*Exercise brief:*
Show every line of the data below that contains the word "pixel", copied in full.

*Supplied entries:*
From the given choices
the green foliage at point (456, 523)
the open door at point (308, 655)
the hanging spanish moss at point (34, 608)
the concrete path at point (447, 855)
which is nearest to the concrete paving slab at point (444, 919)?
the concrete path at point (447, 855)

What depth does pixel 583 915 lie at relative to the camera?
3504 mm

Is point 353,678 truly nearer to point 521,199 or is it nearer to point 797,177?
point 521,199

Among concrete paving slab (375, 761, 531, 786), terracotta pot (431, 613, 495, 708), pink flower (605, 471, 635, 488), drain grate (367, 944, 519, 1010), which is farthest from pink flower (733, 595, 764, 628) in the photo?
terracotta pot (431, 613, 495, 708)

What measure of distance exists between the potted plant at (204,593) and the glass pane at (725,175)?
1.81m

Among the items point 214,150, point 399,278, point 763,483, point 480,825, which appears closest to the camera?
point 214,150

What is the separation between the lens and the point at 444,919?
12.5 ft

* * *

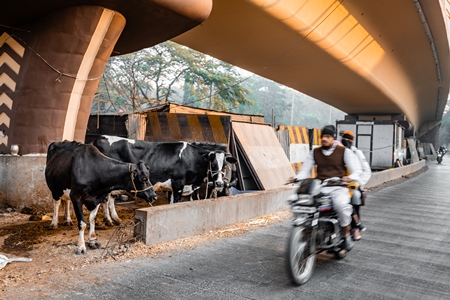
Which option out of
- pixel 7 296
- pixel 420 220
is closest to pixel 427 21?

*Complete response:*
What depth does pixel 583 915 lie at relative to the camera?
- pixel 7 296
- pixel 420 220
is closest to pixel 427 21?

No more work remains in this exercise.